Text for analysis:
Other significant Blake structures included a mental
hospital in Binghamton, N.Y., an experimental theater at
Vanderbilt University and an old gymnasium at Catholic
University that he transformed into the Edward M. Crough
Center for Architectural Studies. He was an honorable
mention entrant in the 1982 competition for the Vietnam
Veterans Memorial.
He was born Peter Jost Blach in Berlin to a prosperous
Jewish family. In 1933, the newly elected Nazi government
kicked the family out of the country, and Mr. Blake ended up
in London. He received an undergraduate degree in
mathematics from the University of London in 1938 and
studied at the Regent Street Polytechnic School of
Architecture in London in 1939.
Receiving a scholarship to the school of architecture at the
University of Pennsylvania, he became a protege and lifelong
admirer of Louis Kahn, one of America's most influential
modern architects. He received his architecture degree from
Penn in 1941 and a degree in architecture, with honors, from
Pratt Institute in 1949.
In 1944, he became a naturalized U.S. citizen, changed his
name from Blach to Blake and enlisted in the Army. After
training as an intelligence officer at Camp Ritchie in
Maryland, he was shipped to Europe, where he was among the
first U.S. troops to enter Berlin, shortly after Hitler
killed himself.

Task set:
1 - Reproduce the Blake passage word for word from "Receiving a scholarship" up to and including "killed himself.".
2 - According to the Blake passage, how did Blake come to live in London?
3 - Answer these questions from the Blake passage:
(a) In what subject did Blake earn his undergraduate degree from the University of London?
(b) In what year did he become a naturalized U.S. citizen?
(c) Where did he train as an intelligence officer?

Recorded information:
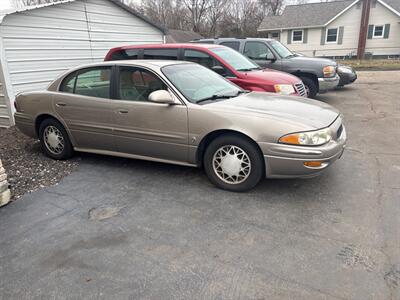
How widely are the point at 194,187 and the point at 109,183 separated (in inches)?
46.9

Task responses:
1 -
Receiving a scholarship to the school of architecture at the
University of Pennsylvania, he became a protege and lifelong
admirer of Louis Kahn, one of America's most influential
modern architects. He received his architecture degree from
Penn in 1941 and a degree in architecture, with honors, from
Pratt Institute in 1949.
In 1944, he became a naturalized U.S. citizen, changed his
name from Blach to Blake and enlisted in the Army. After
training as an intelligence officer at Camp Ritchie in
Maryland, he was shipped to Europe, where he was among the
first U.S. troops to enter Berlin, shortly after Hitler
killed himself.

2 - In 1933 the newly elected Nazi government kicked his family out of the country, and Blake ended up in London.

3 -
(a) Mathematics
(b) 1944
(c) Camp Ritchie in Maryland